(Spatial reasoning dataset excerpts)

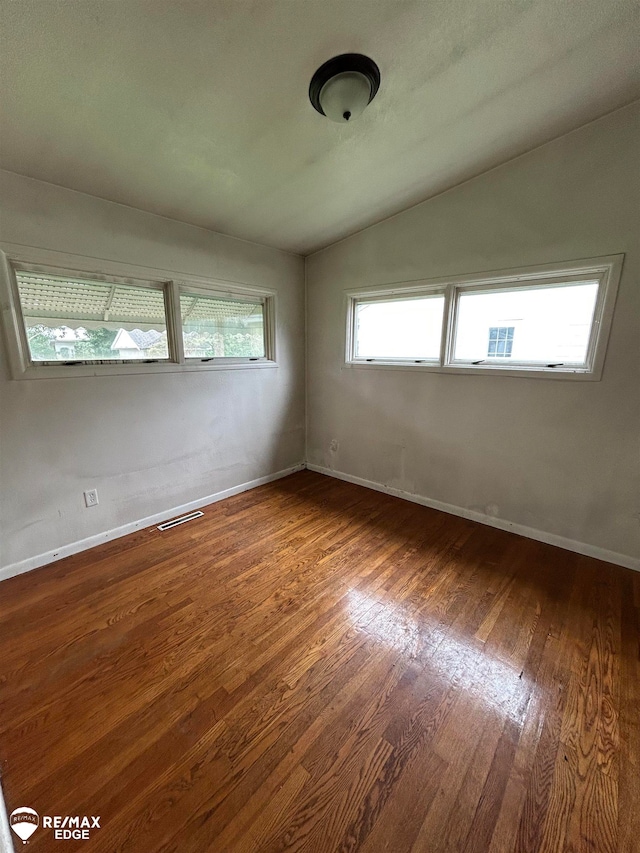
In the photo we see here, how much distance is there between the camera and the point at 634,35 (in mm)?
1460

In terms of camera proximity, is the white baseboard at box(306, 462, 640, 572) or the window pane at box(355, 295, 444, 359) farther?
the window pane at box(355, 295, 444, 359)

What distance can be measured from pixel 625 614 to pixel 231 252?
3723 millimetres

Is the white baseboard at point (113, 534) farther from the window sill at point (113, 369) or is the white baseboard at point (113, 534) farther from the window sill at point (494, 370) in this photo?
the window sill at point (494, 370)

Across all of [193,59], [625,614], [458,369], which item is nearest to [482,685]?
[625,614]

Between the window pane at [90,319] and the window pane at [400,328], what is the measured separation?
1.85 m

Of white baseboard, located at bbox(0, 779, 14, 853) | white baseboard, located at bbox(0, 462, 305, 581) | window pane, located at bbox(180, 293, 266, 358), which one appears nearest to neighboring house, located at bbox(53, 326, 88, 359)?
window pane, located at bbox(180, 293, 266, 358)

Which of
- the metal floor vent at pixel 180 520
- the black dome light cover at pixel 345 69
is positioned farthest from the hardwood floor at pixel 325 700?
the black dome light cover at pixel 345 69

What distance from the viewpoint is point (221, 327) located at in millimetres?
3045

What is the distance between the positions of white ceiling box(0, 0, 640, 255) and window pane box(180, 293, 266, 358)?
737mm

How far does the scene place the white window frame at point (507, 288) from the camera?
2.11 m

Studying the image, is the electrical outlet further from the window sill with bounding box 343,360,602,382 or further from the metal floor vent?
the window sill with bounding box 343,360,602,382

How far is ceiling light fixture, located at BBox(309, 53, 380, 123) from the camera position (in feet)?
4.68

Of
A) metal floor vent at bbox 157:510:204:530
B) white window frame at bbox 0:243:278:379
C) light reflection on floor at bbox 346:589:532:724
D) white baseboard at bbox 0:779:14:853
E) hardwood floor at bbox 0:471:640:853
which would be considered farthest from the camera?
metal floor vent at bbox 157:510:204:530

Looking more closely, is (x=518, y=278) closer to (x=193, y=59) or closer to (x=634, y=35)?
(x=634, y=35)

> _EXERCISE BRIEF_:
Copy every record above word for word, leaving out the pictures.

> _COMPLETE RESPONSE_:
In the photo we see here, how much distance is there between the camera and the point at 634,35 (in mm)?
1460

In terms of camera proximity, is the white baseboard at box(306, 462, 640, 572) or the window pane at box(355, 295, 444, 359) farther?
the window pane at box(355, 295, 444, 359)

What distance can be measured from pixel 625 614 to pixel 231 252?
3723 millimetres

Is the white baseboard at point (113, 534) farther from the window sill at point (113, 369) or is the white baseboard at point (113, 534) farther from the window sill at point (494, 370) in this photo?
the window sill at point (494, 370)

Across all of [193,59], [625,614], [458,369], which item is nearest to [482,685]?
[625,614]

Between the window pane at [90,319] and the window pane at [400,328], what is the measured separation?
1.85 m

Of white baseboard, located at bbox(0, 779, 14, 853) | white baseboard, located at bbox(0, 462, 305, 581) | window pane, located at bbox(180, 293, 266, 358), which one appears nearest to neighboring house, located at bbox(53, 326, 88, 359)?
window pane, located at bbox(180, 293, 266, 358)

Which of
- the metal floor vent at pixel 180 520
- the black dome light cover at pixel 345 69
is positioned farthest from the hardwood floor at pixel 325 700?
the black dome light cover at pixel 345 69

What distance from the viewpoint is point (221, 327) located at in millimetres?
3045

What is the distance between the positions of white ceiling box(0, 0, 640, 255) and window pane box(180, 293, 266, 358)?
737mm

How far does the scene place the white window frame at point (507, 288) from the camera?
2.11 m

Studying the image, is the electrical outlet further from the window sill with bounding box 343,360,602,382 or further from the metal floor vent?
the window sill with bounding box 343,360,602,382

How far is ceiling light fixture, located at BBox(309, 53, 380, 123) from the camera position (in feet)?
4.68

Of
A) metal floor vent at bbox 157:510:204:530
B) white window frame at bbox 0:243:278:379
C) light reflection on floor at bbox 346:589:532:724
D) white baseboard at bbox 0:779:14:853
E) hardwood floor at bbox 0:471:640:853
which would be considered farthest from the camera?
metal floor vent at bbox 157:510:204:530

Looking more closely, is (x=518, y=278) closer to (x=193, y=59) or closer to (x=634, y=35)?
(x=634, y=35)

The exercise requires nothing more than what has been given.